Page extract –

###

According to another embodiment, the plant also comprises a CO2 liquefaction unit for liquefaction of CO2 for export from the plant. A CO2 liquefaction unit is especially preferable if the re-gasification plant placed far from possible injection or deposition sites.


The plant may additionally comprise power generating means for generation of electrical power. A re-gasification plant has a need for electrical power and the power generating means may be dimensioned for the need of the plant. Additionally, electrical power may be exported from the plant.


According to a third aspect, the present invention provides for the use of LNG for cooling air in an air separation unit to produce substantially pure oxygen. The use of the cold LNG for cooling of the air for the air separation unit avoids or reduces the need for additional cooling of the incoming air, and adds heat to the re-gasification, to improve the energy efficiency of the plant.


According to one embodiment, other air gases such as argon, nitrogen, helium are separated in the air separation unit for other uses or sales. The separation of other air gases may improve the total energy efficiency and profitability of the plant.

###

Excerpts of spatial question data –
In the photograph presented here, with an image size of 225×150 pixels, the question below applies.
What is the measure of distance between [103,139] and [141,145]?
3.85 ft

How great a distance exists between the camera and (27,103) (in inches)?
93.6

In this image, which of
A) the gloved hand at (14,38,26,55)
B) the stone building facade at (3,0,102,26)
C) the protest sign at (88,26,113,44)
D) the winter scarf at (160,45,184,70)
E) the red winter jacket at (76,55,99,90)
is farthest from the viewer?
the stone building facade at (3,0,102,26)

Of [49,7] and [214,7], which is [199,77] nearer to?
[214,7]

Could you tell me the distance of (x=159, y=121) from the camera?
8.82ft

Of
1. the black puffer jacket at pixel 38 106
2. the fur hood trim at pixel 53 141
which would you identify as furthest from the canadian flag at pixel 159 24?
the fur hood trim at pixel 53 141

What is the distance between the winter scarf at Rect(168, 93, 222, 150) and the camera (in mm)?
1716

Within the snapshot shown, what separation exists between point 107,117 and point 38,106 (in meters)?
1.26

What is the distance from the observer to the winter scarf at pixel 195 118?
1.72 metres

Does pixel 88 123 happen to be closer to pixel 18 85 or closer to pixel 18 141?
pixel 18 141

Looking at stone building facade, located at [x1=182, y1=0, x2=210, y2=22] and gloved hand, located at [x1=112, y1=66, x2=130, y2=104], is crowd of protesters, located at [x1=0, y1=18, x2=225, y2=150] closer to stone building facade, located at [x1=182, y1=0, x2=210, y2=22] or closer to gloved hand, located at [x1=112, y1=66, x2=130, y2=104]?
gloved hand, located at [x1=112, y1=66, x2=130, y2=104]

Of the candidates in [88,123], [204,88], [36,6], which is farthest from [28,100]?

###

Exercise set –
1. Render this sentence from the re-gasification plant excerpt in Spanish: "The plant may additionally comprise power generating means for generation of electrical power."
2. Write out the re-gasification plant excerpt between "The plant may" and "exported from the plant.", inclusive.
Work from the re-gasification plant excerpt alone.

Answers given –
1. La planta puede comprender adicionalmente medios de generación de energía para la generación de energía eléctrica.

2.
The plant may additionally comprise power generating means for generation of electrical power. A re-gasification plant has a need for electrical power and the power generating means may be dimensioned for the need of the plant. Additionally, electrical power may be exported from the plant.